Releasing data to the public can help to unleash innovation and generate huge benefits. In the public sector using citizen’s personal information allows the government to deliver services proactively and with greater efficiency. However, the use of citizen data raises several points of concern for whether current safeguards are adequate for preventing misuse. One area where the use of open data deeply affects society is in the criminal justice system.
A hallmark of big data is personalization and segmentation tools that parse out demographic information such as gender, ethnicity, class, age, personality, habits, and geographical attributes to group and profile users. These profiles are then used to inform actions and decisions. One way in which citizens’ data are being used to inform decisions locally is through predictive policing.
Predictive policing is the use of analytics through finding associations and patterns in criminal activity. The program weighs several risk factors (i.e. prior arrests, acquaintances, acquaintances background, parole status, etc.). The analysis then reveals names of individuals that are 5, 50, or 500 times more likely than average to be involved in a crime. In cities like Chicago where the National Institute of Justice has funded their Two Degrees of Association program, once a person has been identified, the police will visit them and issue a warning not to commit a crime.
For individuals who have already committed crimes, in some states, their data are being used in their sentencing. Evidenced-based sentencing is a practice where a judge uses information about the offender’s risk, needs, and responsiveness to rehabilitation to inform sentencing. The information empirically quantifies the risk of the offender’s future threat he or she is likely to impose on the community and the predicted effectiveness of recidivism treatment.
In 2014, U.S. Attorney General Eric Holder wrote in a report to the U.S. Sentencing Commission condemning the use of evidence-based sentencing. In it he acknowledged and praised the value of data analysis and what it offers the criminal justice system. He also highlighted the importance of the human component involved in sentencing. He argued that using offender characteristics such as education level, employment history, family circumstance, and other demographics instead of basing sentencing on the crime committed is a ‘dangerous concept’ and far reaching. In implementing such practices, two individuals could commit the same crime but receive very different punishments.
He also noted that such practices ultimately raise questions of constitutionality, due to the use of group-based characteristics and suspect classifications. In Bearden v. Georgia in 1983, the Georgia Court of Appeals rejected the state’s intentions of revoking the plaintiff’s probation because of his inability to find employment. The rationale was that unemployment heightened the plaintiff’s risk for reoffending. The court found that classifying anyone as dangerous because they are poor is, in effect, punishing poverty and not constitutional. Attorney General Holder concluded that the trend of using predictive analytics to improve programming and efficacy in other parts of criminal justice such as evidence-based diversion programs will grow but warns against taking them into arenas they don’t belong such as sentencing.

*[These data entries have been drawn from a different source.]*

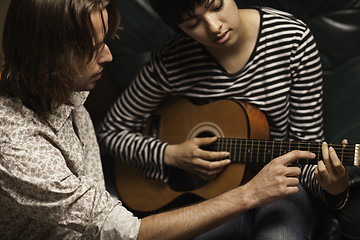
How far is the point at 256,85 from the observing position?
45.3 inches

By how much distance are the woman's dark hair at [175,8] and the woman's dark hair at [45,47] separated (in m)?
0.18

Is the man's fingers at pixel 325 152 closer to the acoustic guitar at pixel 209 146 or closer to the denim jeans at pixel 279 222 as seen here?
the acoustic guitar at pixel 209 146

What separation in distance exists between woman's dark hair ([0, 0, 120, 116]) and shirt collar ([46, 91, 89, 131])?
0.04 m

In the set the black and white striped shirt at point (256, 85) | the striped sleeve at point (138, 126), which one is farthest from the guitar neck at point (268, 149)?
the striped sleeve at point (138, 126)

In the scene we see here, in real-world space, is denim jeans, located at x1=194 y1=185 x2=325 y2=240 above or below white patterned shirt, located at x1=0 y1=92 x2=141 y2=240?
below

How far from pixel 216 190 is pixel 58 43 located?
1.96 feet

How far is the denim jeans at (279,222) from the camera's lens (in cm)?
112

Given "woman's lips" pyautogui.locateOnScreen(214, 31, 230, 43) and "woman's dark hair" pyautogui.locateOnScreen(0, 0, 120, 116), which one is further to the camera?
"woman's lips" pyautogui.locateOnScreen(214, 31, 230, 43)

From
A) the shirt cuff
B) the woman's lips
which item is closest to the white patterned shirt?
the shirt cuff

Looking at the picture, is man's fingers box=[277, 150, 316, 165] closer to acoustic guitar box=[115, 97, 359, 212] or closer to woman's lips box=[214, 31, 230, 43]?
acoustic guitar box=[115, 97, 359, 212]

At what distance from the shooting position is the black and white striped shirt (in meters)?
1.11

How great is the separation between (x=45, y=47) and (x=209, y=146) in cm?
54

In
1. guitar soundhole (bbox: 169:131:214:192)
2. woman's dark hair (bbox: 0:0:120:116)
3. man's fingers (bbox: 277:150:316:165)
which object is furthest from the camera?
guitar soundhole (bbox: 169:131:214:192)

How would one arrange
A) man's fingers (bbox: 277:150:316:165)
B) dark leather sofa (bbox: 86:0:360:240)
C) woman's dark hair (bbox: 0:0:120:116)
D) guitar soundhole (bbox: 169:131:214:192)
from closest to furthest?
1. woman's dark hair (bbox: 0:0:120:116)
2. man's fingers (bbox: 277:150:316:165)
3. dark leather sofa (bbox: 86:0:360:240)
4. guitar soundhole (bbox: 169:131:214:192)
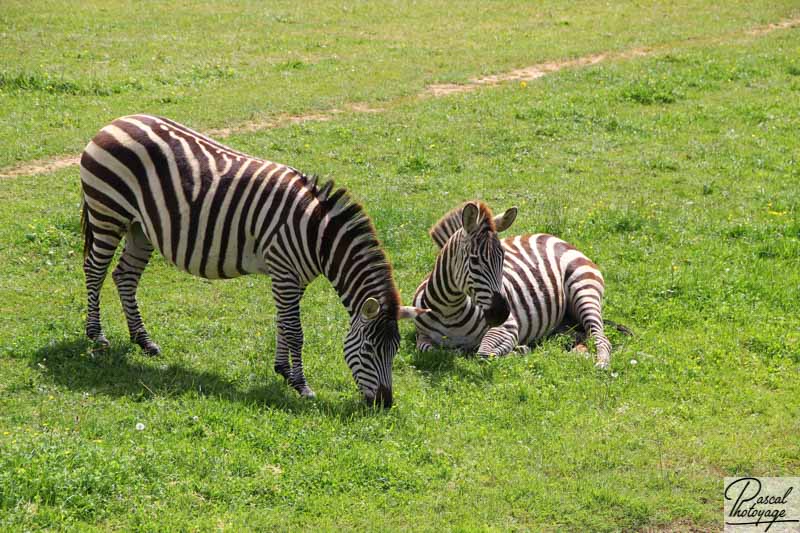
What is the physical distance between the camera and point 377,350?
28.2 ft

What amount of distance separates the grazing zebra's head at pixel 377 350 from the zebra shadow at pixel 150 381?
17cm

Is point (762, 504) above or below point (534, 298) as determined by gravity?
below

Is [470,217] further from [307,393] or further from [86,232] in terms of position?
[86,232]

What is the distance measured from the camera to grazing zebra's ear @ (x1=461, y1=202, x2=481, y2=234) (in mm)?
A: 9664

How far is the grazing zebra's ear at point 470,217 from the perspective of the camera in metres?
9.66

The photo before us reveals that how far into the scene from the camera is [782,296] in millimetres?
11422

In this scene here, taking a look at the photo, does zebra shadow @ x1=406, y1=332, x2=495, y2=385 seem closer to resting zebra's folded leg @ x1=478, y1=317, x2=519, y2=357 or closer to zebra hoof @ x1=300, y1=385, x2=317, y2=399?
resting zebra's folded leg @ x1=478, y1=317, x2=519, y2=357

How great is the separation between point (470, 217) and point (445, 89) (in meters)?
11.8

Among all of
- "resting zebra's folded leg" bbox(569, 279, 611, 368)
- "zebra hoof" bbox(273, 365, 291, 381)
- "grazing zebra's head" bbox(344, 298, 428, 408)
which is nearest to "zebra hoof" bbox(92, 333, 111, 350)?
"zebra hoof" bbox(273, 365, 291, 381)

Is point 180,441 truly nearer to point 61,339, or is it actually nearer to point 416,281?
point 61,339

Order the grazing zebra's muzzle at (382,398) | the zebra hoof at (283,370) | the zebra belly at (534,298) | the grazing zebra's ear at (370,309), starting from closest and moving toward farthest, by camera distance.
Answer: the grazing zebra's ear at (370,309) < the grazing zebra's muzzle at (382,398) < the zebra hoof at (283,370) < the zebra belly at (534,298)

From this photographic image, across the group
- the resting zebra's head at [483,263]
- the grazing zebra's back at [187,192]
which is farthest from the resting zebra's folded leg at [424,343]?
the grazing zebra's back at [187,192]

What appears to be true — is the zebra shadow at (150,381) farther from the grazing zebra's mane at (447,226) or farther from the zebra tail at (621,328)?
the zebra tail at (621,328)

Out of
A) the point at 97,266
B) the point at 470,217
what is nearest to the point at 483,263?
the point at 470,217
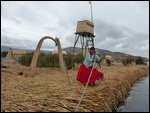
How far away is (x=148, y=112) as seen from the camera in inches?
216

Whether or not these programs work, there is no doubt that they impact society. Unbeknownst to many citizens, their personal information is being used against them. Utilizing analytics will have an unequal impact on more vulnerable populations. The public sector has yet to find an equitable and fair balance to these issues but challenges are on the horizon. Public agencies such as the National Institute of Justice have been in the forefront of opening dialogue on the issue through its annual Predictive Policing Symposium. However, it will be up to policymakers and criminal justice leaders to find an equitable solution to a pressing problem without creating more problems for the future.